----- Supplied data

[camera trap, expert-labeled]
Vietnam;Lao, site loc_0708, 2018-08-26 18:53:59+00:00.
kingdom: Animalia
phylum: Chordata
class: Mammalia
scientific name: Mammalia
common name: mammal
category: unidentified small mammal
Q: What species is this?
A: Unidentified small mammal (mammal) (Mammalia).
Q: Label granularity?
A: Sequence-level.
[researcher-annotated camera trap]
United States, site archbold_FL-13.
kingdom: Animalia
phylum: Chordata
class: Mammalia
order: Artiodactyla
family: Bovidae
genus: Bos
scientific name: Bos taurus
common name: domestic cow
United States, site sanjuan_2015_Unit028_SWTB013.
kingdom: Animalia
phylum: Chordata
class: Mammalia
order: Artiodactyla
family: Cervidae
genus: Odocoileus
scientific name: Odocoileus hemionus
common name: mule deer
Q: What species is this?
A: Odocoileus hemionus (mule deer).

----------

**What you will do**
Each line above that carries the string "United" has to be returned.

**Worked solution**
United States, site archbold_FL-13.
United States, site sanjuan_2015_Unit028_SWTB013.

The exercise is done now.